[Excerpted passage]
►

Electric bicycle laws in different countries

Below is the electric bicycle laws in different countries around the world. The laws are written in a straightforward fashion so you will not have to dig inside the complicated and hulking government's laws.

For caution purposes, if you have any doubts regarding any one of laws, please consult with other peoples and do your own investigation. The laws can change from time to time, I may have made a mistake and even Wikipedia is not bullet proof.

Countries List:

If you didn't find your country in the list above, maybe you can find it at the Wikipedia - electric bicycle laws page.

I'm not a lawyer so the data that is shown here shouldn't be used as a legal advice. As I said above, in any doubt, it is best to consult a professional. 


Before purchasing a new pair of electric bicycle, it is best to check the laws regarding the use of electric bicycles in your place of residence.

Each country has different laws regarding which e-bikes belong to the category of bicycles and as such don't require insurance, tax and etc and which e-bikes belong to a non-bicycle (ex. moped) category and therefore don't have the same privilege.

Obviously, not paying any insurance or tax is a significant benefit and it's one of the reasons why the electric bikes are so cheap to operate.

The laws regarding e-bikes are generally reasonable. The authorities don't want you to become a danger to the public and you probably also don't want to use a vehicle that would risk your life.

If you plan to buy your e-bike from one of the main brands, it is usually safe to say that it complies with the law. You should be more careful if you buy from an unknown import, especially from China. Also, be aware of the guy in the street corner who try to sell you a kit without any certificates.


The amount of different e-bikes terms is huge. Just to give you a clue, here are some of the terms: PA, PABs, PAS, Pedelecs, LEV, EVB, EPAC, E-PED, EV, E2WV, BEV. And this is just a partial list, I can easily add more!

Different Countries - Different Electric Bicycle Laws

The only common thing between all the laws is the requirement for the existent of pedals. Countries like the United States, Canada, Australia, Japan and Europe's countries all have different laws and regulations for the use of electric bikes.

On the one hand, it would have been much better if we had more standardization around the world.

But on the other hand, different situations may require different laws. For example, at mountainous countries, the legal maximum motor power should be higher then in flat countries. The typical 250W motor power, which is what permitted by the EU law, is usually not enough for going up a steep hill for a non-fit person.

Another example, in Europe, the law require riding a pedelec. But in countries with high humidity, applying such a law may not be such a good idea.

Beside the different countries laws, even different country's states and provinces sometimes have variations to the laws, which could make understanding the law even more confusing.

The best advice is to check with your local authorities about the exact laws and regulations.

Manufactures Dilema

Manufactures probably have quite a hard-time designing their line of electric bicycles for world-wide distribution. They have to install different motors, controllers and maybe even batteries in order to adjust the e-bike to the different laws.

◄

Excerpts from a spatial dataset:
►

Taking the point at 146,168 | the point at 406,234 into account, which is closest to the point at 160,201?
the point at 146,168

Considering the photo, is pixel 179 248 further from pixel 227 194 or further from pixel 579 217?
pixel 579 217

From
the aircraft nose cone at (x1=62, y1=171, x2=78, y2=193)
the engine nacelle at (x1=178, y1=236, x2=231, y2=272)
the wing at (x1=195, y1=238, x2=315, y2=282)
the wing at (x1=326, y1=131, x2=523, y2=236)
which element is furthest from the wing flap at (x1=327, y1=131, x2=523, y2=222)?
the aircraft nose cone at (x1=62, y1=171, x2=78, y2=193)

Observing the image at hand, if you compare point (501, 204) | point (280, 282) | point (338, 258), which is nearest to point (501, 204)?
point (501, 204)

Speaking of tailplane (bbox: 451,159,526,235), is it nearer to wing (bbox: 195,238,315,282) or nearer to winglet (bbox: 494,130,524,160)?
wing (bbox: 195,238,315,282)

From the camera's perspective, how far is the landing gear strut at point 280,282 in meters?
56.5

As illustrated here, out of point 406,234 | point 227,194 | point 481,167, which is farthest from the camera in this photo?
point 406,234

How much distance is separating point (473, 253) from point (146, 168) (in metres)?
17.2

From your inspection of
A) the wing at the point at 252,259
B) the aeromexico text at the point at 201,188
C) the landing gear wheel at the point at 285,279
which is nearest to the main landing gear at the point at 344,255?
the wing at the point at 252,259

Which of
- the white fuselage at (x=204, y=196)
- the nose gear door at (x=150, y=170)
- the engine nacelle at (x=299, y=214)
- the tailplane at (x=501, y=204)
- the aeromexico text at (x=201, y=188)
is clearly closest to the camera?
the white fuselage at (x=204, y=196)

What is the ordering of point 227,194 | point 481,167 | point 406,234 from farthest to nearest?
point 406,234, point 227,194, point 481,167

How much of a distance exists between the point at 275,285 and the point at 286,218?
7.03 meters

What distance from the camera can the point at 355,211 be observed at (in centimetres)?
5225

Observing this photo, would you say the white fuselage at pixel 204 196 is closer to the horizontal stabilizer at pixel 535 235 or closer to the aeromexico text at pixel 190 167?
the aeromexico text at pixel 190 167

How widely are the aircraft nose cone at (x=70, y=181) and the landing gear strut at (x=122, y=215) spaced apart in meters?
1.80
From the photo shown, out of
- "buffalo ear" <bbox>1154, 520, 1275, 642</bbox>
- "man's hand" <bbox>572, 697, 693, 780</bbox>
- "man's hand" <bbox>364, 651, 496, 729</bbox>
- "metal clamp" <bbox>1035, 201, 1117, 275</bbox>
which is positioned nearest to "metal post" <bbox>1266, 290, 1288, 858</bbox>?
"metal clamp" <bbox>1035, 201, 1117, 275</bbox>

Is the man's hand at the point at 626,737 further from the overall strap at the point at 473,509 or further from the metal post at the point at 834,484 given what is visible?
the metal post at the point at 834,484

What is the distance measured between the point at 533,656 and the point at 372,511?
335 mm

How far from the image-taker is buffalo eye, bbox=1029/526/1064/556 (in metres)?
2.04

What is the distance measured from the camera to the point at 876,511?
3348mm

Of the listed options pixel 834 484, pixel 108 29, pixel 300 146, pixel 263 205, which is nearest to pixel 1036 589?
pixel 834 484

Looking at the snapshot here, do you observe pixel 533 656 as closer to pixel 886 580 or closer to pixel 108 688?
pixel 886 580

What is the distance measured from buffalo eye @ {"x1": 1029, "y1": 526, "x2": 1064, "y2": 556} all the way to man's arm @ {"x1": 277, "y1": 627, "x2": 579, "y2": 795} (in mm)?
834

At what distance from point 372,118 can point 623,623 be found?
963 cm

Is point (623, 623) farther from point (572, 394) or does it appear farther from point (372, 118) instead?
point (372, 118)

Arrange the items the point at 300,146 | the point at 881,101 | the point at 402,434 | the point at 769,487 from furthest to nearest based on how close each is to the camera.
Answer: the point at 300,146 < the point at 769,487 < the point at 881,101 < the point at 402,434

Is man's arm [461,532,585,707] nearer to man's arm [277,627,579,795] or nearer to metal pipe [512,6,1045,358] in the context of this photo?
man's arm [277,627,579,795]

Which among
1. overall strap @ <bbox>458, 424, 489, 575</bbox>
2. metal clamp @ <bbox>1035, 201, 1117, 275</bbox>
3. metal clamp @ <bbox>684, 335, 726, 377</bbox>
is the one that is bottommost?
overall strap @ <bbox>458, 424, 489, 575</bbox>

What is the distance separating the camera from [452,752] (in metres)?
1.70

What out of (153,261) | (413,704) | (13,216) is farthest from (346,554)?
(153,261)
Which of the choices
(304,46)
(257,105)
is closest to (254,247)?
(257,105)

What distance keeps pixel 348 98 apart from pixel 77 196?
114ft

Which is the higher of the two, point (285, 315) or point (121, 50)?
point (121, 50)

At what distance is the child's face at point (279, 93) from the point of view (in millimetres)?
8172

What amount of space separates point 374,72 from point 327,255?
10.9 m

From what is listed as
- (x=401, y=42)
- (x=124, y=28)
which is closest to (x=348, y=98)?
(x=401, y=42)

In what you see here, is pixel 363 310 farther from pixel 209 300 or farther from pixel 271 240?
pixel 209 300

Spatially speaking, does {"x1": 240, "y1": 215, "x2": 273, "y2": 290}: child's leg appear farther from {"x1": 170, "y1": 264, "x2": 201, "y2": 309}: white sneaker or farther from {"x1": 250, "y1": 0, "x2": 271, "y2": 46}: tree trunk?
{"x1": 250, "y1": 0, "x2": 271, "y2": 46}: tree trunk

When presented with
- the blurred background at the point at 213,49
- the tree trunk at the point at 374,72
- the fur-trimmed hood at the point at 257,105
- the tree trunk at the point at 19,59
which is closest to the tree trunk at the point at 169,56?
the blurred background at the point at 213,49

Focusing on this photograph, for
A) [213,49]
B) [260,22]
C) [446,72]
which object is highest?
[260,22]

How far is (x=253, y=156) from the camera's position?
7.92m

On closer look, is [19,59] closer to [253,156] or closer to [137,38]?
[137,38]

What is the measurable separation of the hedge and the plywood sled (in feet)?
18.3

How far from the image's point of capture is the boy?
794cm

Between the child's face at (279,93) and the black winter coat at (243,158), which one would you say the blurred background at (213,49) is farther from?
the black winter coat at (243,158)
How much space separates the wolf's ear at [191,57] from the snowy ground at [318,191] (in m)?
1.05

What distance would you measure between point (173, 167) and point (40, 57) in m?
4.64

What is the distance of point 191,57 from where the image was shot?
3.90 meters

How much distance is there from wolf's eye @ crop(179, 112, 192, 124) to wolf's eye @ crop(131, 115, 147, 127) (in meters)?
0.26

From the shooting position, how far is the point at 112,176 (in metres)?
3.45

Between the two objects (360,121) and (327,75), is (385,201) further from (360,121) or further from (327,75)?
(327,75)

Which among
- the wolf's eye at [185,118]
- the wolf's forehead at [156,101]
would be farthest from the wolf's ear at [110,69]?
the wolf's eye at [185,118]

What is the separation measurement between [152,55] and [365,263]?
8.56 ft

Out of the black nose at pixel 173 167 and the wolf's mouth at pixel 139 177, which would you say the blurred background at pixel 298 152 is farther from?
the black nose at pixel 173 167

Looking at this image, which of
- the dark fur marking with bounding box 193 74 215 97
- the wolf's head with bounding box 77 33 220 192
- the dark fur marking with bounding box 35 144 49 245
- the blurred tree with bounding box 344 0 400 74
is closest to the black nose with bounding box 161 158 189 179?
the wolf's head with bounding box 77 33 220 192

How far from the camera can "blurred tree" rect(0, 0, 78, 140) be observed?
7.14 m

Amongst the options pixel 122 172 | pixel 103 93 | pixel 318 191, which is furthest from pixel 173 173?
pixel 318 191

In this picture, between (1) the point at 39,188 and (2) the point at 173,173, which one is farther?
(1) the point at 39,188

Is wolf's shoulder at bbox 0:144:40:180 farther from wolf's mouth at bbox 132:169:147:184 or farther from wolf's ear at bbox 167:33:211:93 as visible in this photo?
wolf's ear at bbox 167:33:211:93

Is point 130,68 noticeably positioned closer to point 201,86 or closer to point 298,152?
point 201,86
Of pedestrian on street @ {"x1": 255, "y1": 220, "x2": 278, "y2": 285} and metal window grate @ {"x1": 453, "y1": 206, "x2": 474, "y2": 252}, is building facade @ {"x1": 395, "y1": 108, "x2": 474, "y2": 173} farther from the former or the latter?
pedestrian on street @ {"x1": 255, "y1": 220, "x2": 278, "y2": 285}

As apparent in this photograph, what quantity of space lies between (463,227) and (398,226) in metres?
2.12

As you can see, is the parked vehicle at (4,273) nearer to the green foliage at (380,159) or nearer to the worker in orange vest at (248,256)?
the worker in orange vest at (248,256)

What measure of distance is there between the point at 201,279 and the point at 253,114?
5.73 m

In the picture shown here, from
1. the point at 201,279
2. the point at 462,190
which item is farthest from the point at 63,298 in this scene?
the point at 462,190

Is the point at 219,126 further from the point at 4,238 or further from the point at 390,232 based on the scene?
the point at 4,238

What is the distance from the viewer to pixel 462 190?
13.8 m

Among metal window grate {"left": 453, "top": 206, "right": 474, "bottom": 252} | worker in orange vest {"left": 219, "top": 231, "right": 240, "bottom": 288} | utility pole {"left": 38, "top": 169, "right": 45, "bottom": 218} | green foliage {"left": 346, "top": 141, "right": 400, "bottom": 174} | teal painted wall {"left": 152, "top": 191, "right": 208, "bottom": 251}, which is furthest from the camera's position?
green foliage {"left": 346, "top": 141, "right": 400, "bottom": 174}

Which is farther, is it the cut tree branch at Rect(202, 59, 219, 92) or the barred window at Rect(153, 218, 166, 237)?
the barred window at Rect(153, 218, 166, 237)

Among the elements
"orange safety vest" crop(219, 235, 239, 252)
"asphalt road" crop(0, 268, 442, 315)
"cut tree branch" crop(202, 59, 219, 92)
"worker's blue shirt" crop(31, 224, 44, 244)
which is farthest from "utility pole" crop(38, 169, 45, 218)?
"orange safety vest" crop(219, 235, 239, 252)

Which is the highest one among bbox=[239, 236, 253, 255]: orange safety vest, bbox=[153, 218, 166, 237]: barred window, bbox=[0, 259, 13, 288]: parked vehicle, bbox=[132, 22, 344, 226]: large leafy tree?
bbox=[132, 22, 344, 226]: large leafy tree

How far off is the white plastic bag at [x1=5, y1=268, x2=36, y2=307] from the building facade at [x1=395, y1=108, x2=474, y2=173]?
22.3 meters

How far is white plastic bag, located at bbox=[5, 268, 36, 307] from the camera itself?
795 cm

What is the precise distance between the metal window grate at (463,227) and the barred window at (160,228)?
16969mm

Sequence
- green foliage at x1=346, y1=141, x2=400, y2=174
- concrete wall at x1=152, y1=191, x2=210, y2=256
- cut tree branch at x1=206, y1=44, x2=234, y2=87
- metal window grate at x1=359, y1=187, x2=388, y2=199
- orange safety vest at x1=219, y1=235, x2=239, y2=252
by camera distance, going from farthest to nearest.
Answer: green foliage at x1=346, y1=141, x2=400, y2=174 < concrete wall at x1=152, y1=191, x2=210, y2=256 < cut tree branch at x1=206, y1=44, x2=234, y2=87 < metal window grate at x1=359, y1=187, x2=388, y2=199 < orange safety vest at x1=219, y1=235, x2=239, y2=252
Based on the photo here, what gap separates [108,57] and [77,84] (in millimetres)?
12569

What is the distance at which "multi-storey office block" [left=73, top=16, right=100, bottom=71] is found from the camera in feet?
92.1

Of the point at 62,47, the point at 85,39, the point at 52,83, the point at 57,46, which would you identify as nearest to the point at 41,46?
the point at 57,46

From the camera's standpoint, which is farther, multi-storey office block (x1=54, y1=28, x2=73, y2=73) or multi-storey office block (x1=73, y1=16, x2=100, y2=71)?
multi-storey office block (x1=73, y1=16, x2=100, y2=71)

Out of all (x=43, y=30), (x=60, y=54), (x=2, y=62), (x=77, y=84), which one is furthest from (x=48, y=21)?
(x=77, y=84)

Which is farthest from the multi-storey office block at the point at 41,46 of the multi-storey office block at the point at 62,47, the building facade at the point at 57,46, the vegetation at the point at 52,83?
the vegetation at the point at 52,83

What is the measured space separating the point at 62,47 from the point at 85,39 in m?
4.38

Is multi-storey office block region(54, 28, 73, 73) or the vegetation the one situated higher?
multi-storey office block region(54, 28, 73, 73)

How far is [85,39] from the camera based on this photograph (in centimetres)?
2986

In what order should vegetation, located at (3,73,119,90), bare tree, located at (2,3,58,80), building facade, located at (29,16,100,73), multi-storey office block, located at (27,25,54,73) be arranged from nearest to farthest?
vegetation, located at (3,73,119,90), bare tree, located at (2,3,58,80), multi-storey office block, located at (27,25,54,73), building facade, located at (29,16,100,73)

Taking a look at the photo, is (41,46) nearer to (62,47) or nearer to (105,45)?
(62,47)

◄

[Exercise set]
A. Update the passage on electric bicycle laws from "Another example, in" to "the different laws.", inclusive, and change "humidity" to "rainfall".
B. Continue the text on electric bicycle laws from the point where it stops.

[Answers per task]
A.
Another example, in Europe, the law require riding a pedelec. But in countries with high rainfall, applying such a law may not be such a good idea.

Beside the different countries laws, even different country's states and provinces sometimes have variations to the laws, which could make understanding the law even more confusing.

The best advice is to check with your local authorities about the exact laws and regulations.

Manufactures Dilema

Manufactures probably have quite a hard-time designing their line of electric bicycles for world-wide distribution. They have to install different motors, controllers and maybe even batteries in order to adjust the e-bike to the different laws.

B.
You can't just install a 250W motor on a bicycle that was designed to be used with a 1000W motor. Designing an e-bike is not just taking an on off the shelf bicycle and put a motor on it.

Human power vs. Machine power

A good athlete can produce about 300W of power for a couple of hours. A non-athlete can produce about 100W. For a very short bursts, an ordinary non-athlete human can produce even 750W (about 1 hp) of power. This is fascinating for sure, but why am I telling you this in the law section of the website?

Well, we have to understand that a 250W, 500W or 750W power output is not going to change the bicycle behavior dramatically. An e-bike is not a motorcycle, it just doesn't belong to the same category. An electric bicycle comes first and foremost to augment the human power and not replace it and most e-bicyclists do pedal.

Continuous vs. Peak?

When writing that the legal maximum motor power is 250W, what does it mean? Does it the on-going continuous power or does it the peak power?

In most cases this legal limit refers to the continuous power output. Most motors can give maximum output for a minute or two, but they'd melt if asked to do it all day - just like a cyclist.

The maximum power is more useful than the continuous power as a guide to the way a bike will climb a hill. So the amount of power which is usually stated on the e-bike can serve only as a rough guide to the true maximum power output.

And let's go further a little bit. It's obvious why the laws are putting limitations on the maximum speed. But some of the laws don't include the maximum speed limit, instead they put a power limit. Isn't it like putting a restriction on the amount of horse-power a car can have instead of making rules regarding the speed limit on different roads?

For conclusion

Beside the main topics of speed and power. The laws also deals with things like helmets, weight, minimum age and more. Many rules which are applied to conventional bicycles are the rules that are applied also to electric bikes.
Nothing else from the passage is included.